This past week, as I wrapped up our series Beautiful at Revolution, I preached on Proverbs 31. If you missed it, you can listen to it here.

One of the things that struck me is verse 23 when we are told what her husband is like.

There are many sides and applications to this verse.

The first is to women. I’ll blog another time about fathers and the impact of this verse.

In our culture, we often minimize the impact that comes from who we marry. Whether it is movies, the rise in divorce, the lack of seeing strong marriages as we grow up, but whatever it is, many people seem to minimize the impact of this decision.

Outside of your choice to follow Jesus, who you marry will have more of an impact on your life than any other decision you make.

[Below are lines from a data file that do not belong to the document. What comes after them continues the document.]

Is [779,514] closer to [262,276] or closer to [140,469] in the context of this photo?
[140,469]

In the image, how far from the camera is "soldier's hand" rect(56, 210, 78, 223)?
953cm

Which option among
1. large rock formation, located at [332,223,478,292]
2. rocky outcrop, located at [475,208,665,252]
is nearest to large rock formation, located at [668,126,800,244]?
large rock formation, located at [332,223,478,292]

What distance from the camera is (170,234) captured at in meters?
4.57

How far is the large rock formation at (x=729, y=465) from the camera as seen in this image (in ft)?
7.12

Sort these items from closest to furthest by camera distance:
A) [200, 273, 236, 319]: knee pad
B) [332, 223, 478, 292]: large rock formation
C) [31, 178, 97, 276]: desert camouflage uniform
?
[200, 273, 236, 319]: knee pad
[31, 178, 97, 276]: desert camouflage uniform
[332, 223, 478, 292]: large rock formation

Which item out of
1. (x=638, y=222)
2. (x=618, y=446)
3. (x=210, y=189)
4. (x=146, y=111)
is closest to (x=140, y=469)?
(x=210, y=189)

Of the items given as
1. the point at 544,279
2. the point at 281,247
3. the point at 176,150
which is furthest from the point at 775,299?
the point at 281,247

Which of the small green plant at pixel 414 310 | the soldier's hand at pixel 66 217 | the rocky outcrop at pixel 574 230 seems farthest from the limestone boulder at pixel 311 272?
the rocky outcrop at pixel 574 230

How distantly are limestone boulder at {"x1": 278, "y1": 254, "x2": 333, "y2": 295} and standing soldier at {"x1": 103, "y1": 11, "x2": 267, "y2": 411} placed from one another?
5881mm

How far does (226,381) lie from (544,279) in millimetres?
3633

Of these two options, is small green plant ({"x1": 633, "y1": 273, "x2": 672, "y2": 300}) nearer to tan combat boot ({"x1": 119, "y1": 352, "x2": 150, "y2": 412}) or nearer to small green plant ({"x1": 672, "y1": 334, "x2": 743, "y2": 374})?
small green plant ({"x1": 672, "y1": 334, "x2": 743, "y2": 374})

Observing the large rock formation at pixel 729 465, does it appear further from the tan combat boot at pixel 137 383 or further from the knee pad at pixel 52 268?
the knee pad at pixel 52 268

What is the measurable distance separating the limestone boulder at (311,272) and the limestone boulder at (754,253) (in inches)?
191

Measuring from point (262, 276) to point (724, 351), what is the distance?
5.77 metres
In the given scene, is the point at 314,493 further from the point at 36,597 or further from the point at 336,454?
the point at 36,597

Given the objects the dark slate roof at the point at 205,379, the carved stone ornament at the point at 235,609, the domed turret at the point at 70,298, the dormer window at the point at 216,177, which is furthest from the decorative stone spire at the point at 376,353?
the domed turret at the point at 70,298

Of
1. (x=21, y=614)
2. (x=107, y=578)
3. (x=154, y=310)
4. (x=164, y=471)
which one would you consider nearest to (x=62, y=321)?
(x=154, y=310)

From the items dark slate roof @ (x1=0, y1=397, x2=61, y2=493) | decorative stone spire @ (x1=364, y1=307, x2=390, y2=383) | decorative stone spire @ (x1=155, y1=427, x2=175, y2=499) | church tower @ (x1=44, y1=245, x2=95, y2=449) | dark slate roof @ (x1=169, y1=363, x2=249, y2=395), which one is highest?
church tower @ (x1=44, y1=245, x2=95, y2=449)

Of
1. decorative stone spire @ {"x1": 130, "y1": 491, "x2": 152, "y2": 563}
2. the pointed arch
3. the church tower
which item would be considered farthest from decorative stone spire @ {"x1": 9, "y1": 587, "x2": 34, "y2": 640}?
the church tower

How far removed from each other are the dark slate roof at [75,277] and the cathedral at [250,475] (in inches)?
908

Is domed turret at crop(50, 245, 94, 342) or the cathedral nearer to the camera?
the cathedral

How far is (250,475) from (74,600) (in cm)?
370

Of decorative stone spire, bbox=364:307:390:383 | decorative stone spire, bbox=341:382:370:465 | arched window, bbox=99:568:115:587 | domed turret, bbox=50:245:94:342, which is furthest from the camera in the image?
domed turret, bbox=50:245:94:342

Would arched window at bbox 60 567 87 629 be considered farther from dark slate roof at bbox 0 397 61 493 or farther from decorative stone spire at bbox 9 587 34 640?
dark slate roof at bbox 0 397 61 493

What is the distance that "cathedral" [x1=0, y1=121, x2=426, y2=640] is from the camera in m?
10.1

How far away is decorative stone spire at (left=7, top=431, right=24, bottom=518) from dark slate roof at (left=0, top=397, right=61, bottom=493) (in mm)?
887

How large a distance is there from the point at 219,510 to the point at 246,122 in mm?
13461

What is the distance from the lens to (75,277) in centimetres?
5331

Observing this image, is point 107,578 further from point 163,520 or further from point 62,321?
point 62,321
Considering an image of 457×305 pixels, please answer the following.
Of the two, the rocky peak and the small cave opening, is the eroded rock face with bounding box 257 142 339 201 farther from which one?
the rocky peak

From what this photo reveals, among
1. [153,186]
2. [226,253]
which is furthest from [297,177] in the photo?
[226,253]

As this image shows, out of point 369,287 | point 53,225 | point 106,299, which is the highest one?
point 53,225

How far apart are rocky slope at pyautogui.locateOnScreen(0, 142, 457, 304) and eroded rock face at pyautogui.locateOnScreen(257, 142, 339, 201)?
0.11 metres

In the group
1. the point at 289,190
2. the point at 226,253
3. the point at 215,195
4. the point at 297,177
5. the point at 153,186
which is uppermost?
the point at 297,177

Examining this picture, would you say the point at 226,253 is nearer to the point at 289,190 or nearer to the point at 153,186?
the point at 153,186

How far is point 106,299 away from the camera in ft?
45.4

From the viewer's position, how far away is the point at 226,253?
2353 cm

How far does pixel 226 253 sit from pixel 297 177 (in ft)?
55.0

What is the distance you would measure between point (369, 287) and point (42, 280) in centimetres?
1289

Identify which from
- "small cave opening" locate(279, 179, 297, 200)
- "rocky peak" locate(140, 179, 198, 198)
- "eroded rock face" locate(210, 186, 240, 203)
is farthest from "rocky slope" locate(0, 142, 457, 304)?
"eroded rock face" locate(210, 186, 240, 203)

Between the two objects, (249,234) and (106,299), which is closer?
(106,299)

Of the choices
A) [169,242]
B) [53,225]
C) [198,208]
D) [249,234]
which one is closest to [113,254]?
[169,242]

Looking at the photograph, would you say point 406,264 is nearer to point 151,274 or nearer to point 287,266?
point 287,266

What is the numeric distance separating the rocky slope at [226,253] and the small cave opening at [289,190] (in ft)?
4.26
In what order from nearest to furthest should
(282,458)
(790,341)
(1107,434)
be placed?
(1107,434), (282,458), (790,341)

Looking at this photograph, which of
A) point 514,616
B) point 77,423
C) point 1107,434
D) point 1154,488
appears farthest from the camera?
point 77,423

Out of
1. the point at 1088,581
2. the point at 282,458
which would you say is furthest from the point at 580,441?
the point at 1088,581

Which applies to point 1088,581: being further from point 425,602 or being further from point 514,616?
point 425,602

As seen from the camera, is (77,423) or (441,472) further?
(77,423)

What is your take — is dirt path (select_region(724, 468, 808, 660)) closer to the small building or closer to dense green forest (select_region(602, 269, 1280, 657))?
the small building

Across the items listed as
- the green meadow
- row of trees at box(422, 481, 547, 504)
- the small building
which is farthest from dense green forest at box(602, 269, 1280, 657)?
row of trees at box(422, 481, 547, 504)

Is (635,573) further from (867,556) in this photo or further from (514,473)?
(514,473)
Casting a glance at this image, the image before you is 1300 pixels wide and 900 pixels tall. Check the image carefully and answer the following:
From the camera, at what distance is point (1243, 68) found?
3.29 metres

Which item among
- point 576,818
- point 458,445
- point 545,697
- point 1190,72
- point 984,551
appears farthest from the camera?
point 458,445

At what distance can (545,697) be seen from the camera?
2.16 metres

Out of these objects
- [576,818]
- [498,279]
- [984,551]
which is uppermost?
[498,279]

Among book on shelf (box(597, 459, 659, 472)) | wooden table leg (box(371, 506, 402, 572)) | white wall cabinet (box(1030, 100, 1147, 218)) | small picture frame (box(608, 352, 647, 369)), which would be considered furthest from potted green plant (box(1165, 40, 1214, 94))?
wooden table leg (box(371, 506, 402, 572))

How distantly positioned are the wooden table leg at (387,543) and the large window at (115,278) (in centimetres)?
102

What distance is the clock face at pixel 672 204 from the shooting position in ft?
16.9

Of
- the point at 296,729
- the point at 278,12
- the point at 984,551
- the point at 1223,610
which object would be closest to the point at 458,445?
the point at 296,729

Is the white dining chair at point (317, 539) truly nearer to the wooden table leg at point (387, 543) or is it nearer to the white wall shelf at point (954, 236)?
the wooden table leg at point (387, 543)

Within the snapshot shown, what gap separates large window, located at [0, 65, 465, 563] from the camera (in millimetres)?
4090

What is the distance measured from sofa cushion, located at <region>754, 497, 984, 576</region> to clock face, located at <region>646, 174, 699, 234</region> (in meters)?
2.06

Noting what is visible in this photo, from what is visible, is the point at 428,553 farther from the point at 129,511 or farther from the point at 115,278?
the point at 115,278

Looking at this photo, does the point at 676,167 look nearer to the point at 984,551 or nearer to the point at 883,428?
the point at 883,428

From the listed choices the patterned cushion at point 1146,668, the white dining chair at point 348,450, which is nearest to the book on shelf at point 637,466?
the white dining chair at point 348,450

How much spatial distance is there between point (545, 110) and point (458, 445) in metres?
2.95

The woman in Proverbs 31 marries well. She marries a man who is respected. He is at the city gates, with the elders. The gates is where decisions are made. He is part of leading the city and community. He is respected by the others.

Women, if you want marry well, marry a man who is respected by other men.

Men respect men.

Don’t marry a guy you think you will make into a man. That doesn’t happen.

How do you know if you are dating a man or a boy? Here are few ways to find out:

  1. Get him around men you respect. Men can spot men. They can also spot a fake. Women can struggle with this because they fall for a boy and can’t see the truth. Those around you can. Ask men you respect what they think of him. This might be a father, a pastor, someone in your MC, someone who cares about you and wants to see you find a man.
  2. Ask him about his vision for his life. This one question separates men from boys. Men have a vision for their life, which means they will have a vision for your life as a couple. Boys do not. They are simply floating through life waiting for it to happen.
  3. Look at how he worships. Does he read his bible? Does he serve in a church? Does he love Jesus? How does he worship? How does he use his money? How he does these things while you date is exactly what he’ll do when you are married. Most of the time, men will take these things down a notch when they get married, but that’s a post for another day.
  4. Look at his work ethic. Does he have a job? Does he provide for himself? Is he saving money or getting into debt? Men work hard. Men are called to provide (1 Timothy 5:8).

Ladies, marry well.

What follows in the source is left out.